Current and planned measures to ensure continued economic growth through road freight movement whilst reducing the impact on local communities in Staffordshire are included in an updated countywide strategy.
The ongoing need to balance community concerns with local business needs are the focus of the latest Staffordshire Freight Strategy, which will be discussed by a select committee this week.
It looks at the feasibility of local requests to reduce freight traffic, environmental concerns, diversion routes from trunk roads, overnight facilities for HGV drivers and the how the latest technology is used to support freight traffic and boost business efficiency.
In addition, the strategy considers how planning on future business developments could be improved and significantly the future impact of the construction of the HS2 line through Staffordshire.
The strategy states that the freight and logistics industry is significantly more important to the Staffordshire economy than regionally or nationally due to its central location and connection to main road and rail networks. It finds that the vast majority of freight traffic uses trunk and main roads – though it does create a negative impact on some rural communities.
An action plan contained in the strategy also contains several current or planned local projects which aim to alleviate road freight impact on communities including village gateways, speed restrictions, improved signs and routing agreements.
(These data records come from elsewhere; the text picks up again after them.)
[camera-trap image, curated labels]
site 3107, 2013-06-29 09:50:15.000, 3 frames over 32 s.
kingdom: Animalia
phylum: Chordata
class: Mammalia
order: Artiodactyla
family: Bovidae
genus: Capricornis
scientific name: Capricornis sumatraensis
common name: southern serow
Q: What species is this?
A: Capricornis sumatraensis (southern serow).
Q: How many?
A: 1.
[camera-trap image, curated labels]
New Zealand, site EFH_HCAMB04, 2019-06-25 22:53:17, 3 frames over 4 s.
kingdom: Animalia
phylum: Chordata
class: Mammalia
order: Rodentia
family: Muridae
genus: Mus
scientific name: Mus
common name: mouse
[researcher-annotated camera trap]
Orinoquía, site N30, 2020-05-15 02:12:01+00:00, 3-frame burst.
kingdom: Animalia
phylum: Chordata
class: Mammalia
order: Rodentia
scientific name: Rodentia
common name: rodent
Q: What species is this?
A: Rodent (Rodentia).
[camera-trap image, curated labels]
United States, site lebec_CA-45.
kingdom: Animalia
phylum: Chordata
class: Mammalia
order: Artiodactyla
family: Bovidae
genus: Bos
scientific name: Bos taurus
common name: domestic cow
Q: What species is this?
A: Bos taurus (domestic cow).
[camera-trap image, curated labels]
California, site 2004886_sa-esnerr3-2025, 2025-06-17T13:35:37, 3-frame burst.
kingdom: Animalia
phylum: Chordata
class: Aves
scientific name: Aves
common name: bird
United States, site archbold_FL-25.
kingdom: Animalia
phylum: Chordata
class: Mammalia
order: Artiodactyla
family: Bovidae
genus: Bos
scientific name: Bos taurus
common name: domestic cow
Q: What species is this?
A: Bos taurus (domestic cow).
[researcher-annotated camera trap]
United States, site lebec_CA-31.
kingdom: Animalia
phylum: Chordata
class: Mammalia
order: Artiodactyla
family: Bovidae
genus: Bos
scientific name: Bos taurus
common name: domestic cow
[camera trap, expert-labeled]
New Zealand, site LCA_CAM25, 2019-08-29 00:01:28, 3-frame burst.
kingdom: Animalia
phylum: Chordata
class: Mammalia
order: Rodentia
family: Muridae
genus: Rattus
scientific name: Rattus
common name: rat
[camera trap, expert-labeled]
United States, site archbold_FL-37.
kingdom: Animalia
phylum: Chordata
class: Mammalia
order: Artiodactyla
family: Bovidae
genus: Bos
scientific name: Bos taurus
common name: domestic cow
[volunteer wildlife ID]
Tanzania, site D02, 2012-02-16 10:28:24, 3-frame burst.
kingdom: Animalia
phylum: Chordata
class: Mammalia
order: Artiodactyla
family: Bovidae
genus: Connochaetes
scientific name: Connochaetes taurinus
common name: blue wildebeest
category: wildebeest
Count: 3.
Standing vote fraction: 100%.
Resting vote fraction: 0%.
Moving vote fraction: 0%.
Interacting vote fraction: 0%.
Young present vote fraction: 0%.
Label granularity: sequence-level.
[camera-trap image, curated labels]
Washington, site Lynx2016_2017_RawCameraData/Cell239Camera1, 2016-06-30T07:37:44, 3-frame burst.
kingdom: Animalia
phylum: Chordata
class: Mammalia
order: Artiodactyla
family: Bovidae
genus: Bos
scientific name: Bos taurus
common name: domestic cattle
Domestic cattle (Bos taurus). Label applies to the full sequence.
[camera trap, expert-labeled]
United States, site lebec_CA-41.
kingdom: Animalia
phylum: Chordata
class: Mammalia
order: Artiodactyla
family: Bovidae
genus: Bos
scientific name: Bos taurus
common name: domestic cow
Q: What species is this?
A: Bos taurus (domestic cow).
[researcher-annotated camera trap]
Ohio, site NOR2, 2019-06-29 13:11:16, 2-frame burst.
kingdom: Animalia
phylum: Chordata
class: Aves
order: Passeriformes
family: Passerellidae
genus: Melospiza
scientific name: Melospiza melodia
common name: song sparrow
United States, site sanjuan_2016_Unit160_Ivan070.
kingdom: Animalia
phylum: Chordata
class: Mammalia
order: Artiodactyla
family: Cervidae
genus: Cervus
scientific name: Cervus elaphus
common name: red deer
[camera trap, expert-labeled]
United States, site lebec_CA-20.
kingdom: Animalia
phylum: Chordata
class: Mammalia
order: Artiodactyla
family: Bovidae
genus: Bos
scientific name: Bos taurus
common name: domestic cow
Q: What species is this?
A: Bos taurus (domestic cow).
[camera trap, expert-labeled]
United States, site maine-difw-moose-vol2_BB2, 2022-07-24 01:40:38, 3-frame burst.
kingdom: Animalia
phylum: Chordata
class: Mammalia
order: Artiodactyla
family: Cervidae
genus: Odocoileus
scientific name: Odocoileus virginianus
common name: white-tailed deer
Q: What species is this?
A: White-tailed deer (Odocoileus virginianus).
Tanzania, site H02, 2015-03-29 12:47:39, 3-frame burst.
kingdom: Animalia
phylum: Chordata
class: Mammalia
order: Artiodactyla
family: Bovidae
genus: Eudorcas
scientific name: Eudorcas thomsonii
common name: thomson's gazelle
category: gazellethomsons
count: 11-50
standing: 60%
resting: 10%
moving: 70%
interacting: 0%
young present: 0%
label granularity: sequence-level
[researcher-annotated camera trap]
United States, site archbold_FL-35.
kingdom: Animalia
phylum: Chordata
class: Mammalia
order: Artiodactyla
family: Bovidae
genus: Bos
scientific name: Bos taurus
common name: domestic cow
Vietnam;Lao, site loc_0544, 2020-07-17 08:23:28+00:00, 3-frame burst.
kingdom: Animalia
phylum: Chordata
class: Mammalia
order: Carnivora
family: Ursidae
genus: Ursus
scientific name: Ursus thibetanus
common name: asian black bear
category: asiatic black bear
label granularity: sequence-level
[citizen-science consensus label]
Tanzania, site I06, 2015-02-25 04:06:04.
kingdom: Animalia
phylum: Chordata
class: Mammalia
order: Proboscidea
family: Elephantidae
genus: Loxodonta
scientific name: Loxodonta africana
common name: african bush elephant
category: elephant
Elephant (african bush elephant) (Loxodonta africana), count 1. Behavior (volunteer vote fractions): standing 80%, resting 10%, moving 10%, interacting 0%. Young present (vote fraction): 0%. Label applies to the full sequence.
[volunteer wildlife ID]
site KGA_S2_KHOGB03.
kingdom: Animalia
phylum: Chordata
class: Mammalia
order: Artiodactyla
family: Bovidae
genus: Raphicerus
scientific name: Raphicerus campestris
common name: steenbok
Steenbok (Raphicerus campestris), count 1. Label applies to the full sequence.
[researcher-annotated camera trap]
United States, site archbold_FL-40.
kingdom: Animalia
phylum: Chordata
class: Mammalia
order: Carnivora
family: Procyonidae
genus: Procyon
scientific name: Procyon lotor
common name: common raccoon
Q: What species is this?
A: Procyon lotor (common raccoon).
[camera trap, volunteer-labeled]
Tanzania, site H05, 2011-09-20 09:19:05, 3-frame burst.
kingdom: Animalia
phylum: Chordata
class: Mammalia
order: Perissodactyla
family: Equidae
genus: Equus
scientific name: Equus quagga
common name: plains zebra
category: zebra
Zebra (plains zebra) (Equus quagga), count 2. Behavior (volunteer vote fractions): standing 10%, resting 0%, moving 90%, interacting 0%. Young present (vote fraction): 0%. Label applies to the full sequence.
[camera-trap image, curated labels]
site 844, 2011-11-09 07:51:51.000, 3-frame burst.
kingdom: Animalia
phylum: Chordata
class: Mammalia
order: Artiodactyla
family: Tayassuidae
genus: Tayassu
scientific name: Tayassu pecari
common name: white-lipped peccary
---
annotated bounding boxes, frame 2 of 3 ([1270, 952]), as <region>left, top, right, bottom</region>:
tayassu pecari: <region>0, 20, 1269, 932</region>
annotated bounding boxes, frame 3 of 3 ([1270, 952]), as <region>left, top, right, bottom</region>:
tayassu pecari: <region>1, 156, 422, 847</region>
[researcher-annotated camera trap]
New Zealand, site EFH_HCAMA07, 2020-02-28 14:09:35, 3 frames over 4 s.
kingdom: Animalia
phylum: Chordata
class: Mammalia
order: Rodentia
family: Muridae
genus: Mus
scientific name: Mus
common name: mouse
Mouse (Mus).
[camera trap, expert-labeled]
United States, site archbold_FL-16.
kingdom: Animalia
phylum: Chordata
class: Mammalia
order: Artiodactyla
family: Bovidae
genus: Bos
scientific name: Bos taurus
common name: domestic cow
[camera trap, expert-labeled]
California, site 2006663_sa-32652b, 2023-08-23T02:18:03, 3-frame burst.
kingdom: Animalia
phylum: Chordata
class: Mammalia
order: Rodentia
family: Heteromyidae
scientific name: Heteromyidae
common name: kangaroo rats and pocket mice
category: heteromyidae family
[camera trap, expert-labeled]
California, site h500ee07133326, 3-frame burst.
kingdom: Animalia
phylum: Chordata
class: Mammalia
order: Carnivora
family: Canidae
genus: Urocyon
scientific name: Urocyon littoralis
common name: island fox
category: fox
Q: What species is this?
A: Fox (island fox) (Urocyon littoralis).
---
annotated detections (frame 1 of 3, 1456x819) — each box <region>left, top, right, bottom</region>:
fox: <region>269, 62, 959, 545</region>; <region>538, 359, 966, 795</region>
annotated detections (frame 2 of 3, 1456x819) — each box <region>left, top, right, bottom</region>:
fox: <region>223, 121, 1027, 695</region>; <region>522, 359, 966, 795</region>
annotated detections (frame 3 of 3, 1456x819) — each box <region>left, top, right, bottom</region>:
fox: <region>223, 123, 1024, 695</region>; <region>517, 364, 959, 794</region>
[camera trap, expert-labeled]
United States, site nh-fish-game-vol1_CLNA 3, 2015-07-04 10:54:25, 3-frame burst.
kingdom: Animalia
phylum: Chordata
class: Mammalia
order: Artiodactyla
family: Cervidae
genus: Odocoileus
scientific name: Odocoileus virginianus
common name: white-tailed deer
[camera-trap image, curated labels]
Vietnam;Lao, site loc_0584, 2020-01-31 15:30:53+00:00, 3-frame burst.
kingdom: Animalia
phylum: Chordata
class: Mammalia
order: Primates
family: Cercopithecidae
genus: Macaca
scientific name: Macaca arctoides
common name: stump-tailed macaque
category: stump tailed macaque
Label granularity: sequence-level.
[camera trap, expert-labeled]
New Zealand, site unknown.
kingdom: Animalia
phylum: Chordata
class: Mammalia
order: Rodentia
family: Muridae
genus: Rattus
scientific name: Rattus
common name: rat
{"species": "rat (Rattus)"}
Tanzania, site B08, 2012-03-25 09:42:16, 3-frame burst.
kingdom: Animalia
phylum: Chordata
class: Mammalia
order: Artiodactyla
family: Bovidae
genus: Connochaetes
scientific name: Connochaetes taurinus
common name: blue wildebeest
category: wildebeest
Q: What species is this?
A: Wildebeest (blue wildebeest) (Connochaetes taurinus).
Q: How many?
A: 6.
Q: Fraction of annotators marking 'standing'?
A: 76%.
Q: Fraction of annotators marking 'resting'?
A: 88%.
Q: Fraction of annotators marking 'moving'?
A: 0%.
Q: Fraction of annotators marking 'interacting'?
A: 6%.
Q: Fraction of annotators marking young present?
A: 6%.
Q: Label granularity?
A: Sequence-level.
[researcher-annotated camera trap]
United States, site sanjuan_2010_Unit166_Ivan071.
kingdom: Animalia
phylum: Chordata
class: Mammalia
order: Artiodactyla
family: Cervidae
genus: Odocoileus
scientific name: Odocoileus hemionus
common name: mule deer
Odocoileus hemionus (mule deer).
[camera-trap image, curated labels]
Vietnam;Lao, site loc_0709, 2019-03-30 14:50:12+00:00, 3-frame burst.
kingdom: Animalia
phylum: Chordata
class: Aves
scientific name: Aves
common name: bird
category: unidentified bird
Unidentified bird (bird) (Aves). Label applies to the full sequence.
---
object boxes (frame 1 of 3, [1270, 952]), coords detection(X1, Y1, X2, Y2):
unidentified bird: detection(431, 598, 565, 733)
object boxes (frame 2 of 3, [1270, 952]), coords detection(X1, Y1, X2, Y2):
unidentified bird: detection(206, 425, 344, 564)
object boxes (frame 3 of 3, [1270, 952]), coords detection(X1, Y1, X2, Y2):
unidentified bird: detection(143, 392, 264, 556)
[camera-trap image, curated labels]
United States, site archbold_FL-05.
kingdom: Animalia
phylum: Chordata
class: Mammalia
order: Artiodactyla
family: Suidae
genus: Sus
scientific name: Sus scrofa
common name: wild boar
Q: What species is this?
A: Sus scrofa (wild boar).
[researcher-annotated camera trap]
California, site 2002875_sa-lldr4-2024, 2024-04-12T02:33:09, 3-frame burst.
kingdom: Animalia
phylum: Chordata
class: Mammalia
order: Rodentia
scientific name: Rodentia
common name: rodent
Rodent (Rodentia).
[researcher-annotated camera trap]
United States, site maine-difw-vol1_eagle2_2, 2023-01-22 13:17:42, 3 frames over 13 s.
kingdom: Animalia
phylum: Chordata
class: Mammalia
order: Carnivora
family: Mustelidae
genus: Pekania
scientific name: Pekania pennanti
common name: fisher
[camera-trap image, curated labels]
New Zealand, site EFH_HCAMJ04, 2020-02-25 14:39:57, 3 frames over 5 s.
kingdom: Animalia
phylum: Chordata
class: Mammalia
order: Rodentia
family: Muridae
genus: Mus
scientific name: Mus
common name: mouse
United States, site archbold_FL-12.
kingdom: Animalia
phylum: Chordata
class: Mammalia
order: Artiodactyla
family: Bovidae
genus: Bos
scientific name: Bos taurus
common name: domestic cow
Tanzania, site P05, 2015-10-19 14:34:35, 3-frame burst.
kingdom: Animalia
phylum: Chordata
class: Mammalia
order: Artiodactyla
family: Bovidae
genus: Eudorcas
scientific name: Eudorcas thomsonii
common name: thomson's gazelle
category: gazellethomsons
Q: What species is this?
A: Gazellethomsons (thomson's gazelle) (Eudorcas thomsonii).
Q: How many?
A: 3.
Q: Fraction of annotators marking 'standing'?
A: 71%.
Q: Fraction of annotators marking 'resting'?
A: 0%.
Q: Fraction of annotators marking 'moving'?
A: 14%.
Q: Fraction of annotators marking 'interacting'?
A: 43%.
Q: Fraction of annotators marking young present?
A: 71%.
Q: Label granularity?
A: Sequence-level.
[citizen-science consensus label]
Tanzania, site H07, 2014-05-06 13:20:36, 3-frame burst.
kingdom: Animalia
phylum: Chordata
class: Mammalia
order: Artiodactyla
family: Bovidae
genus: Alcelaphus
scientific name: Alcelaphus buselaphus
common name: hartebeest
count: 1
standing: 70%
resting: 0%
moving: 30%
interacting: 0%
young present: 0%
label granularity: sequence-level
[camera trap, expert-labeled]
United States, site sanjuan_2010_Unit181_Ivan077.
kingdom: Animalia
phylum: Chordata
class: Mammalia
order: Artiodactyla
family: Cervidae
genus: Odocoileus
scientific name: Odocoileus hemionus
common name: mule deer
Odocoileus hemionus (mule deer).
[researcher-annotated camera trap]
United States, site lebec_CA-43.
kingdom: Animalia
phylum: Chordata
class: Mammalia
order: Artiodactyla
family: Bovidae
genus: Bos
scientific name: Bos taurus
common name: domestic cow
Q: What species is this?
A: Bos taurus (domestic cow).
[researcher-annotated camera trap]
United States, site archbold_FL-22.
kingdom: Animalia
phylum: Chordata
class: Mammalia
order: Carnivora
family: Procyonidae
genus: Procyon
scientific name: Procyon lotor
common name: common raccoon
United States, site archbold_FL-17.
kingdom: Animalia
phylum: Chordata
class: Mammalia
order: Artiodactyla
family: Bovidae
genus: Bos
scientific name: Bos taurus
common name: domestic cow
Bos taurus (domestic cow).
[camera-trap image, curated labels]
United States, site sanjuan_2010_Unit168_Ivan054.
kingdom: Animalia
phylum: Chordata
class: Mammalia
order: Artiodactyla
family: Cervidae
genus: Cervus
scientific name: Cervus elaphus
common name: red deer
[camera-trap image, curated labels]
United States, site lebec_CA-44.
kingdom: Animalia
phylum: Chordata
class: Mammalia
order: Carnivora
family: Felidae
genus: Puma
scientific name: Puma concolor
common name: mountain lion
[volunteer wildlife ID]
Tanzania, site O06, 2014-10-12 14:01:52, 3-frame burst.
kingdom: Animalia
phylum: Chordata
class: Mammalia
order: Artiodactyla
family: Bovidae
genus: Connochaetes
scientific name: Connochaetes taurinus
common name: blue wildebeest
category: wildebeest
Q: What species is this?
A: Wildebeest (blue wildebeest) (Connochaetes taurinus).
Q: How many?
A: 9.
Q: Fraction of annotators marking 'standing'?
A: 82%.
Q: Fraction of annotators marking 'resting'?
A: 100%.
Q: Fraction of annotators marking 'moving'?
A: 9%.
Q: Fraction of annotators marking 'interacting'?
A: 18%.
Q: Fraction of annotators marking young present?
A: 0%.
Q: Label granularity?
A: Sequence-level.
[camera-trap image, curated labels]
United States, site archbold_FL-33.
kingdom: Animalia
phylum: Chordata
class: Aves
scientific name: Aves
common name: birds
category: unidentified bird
Since the first strategy was drawn up, the Staffordshire Freight and Communities Forum has been created to address community concerns, consider realistic options to reduce HGV impact and support local business which rely on timely transportation and delivery. It is led by the county council and includes other organisations such as parish councils, Road Haulage Association, Highways England and emergency services.
Staffordshire County Council’s cabinet member for highways and transport Helen Fisher said:
This strategy is an overview of the current road freight industry in Staffordshire and its impact on local communities. This issue is a national one, though we understand that in this county the freight and logistic sector is larger than in other areas due to our geographical location.
There are no easy solutions in balancing community needs with those of the businesses who are creating jobs and sustaining our thriving economy. We are though with partner organisations looking at ways we could improve things, from traffic management to utilising latest technologies and influencing future planned development.
We have done a great deal of work in Staffordshire in recent years to engage communities, businesses and partner organisations – including creating our freight forum.
It is important that we all understand these issues can only be addressed jointly across communities, agencies and by central government.”
The strategy will be discussed by the Prosperous Staffordshire Select Committee on Thursday.